Segment Start: Text segment
Integrative advances in walnut (Juglans spp.) micropropagation: overcoming recalcitrance through physiological, biochemical, and translational innovations
摘要
Walnut (Juglans spp.) is a globally significant tree genus valued for its nuts, high-quality timber, and bioactive compounds, yet it remains one of the most recalcitrant woody taxa for in vitro propagation. Conventional propagation methods such as grafting and cuttings are constrained by high heterozygosity, low rooting potential, and genotype dependence. Micropropagation offers a robust alternative for producing true-to-type, pathogen-free plants; however, the genus continues to face severe challenges, including phenolic oxidation, microbial contamination, and low rooting and acclimatization efficiencies. This review critically synthesizes recent advances in Juglans micropropagation, emphasizing innovations that integrate physiological, biochemical, and biotechnological insights to overcome recalcitrance. Developments in culture media optimization, antioxidant and adsorbent supplementation, and the use of growth hormones have significantly improved shoot proliferation and plantlet vigor. Technological innovations, including light-emitting diode (LED) spectral modulation, temporary immersion systems (TIS), and predictive modelling tools, have further enhanced culture efficiency. Persistent obstacles, particularly genotype-specific responses, phenolic browning, and limited somatic embryogenesis, are examined in light of molecular and omics-based findings on oxidative stress, polyphenol oxidase (PPO) regulation, and hormonal signaling. The review concludes by outlining translational strategies linking tissue culture with genome editing, cryopreservation, and automated scaling systems. Collectively, these integrative advances provide a foundation for sustainable, high-efficiency propagation pipelines and future genetic improvement in Juglans biotechnology.
Segment End: Text segment
Requirement A >> According to the abstract on walnut micropropagation, which two conventional propagation methods are limited by high heterozygosity, low rooting potential, and genotype dependence?
Requirement B >> List every technological innovation that the abstract on walnut micropropagation says has further enhanced culture efficiency.
The lines after this point come from a separate source.
Segment Start: Material supplied
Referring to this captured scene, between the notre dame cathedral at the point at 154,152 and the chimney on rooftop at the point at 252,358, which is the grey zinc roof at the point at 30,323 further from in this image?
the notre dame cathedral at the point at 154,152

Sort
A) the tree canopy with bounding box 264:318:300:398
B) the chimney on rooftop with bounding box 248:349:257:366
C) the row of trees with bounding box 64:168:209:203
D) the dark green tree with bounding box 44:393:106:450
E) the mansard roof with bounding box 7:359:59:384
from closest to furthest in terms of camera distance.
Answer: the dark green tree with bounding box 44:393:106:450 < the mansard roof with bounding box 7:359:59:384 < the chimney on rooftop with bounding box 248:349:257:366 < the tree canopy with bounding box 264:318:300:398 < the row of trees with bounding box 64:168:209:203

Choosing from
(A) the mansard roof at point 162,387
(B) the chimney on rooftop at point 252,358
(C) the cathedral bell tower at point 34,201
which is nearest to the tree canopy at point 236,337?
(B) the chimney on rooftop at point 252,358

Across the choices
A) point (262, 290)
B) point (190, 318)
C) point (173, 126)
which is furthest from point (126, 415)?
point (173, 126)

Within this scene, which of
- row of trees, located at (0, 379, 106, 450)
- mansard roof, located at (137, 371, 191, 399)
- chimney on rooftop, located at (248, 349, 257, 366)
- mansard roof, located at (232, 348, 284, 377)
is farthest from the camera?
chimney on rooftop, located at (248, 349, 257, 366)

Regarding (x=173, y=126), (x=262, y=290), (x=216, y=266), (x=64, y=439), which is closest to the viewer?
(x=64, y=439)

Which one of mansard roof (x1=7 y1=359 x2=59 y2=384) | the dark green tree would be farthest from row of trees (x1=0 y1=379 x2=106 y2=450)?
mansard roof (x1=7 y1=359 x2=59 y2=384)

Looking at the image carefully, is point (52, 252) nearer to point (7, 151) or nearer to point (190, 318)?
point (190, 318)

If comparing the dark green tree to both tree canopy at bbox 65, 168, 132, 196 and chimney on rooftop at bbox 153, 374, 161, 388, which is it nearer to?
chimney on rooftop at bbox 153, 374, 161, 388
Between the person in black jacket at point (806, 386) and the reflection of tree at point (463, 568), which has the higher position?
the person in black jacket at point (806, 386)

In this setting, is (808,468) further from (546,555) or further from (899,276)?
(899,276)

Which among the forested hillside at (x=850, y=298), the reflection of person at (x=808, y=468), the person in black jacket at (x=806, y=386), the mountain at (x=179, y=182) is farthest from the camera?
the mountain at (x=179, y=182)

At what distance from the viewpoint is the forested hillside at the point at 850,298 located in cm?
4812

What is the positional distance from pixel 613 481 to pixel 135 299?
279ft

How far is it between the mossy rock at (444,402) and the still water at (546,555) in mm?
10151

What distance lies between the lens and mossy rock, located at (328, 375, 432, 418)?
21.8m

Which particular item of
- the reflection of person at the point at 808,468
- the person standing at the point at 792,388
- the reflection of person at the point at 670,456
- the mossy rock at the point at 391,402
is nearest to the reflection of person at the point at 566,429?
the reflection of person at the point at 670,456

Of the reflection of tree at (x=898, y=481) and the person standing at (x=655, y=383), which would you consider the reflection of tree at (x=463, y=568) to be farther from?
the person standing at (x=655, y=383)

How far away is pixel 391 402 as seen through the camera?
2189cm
Segment End: Material supplied
Final answer A >> Grafting and cuttings.

Final answer B >> Light-emitting diode (LED) spectral modulation, temporary immersion systems (TIS), and predictive modelling tools.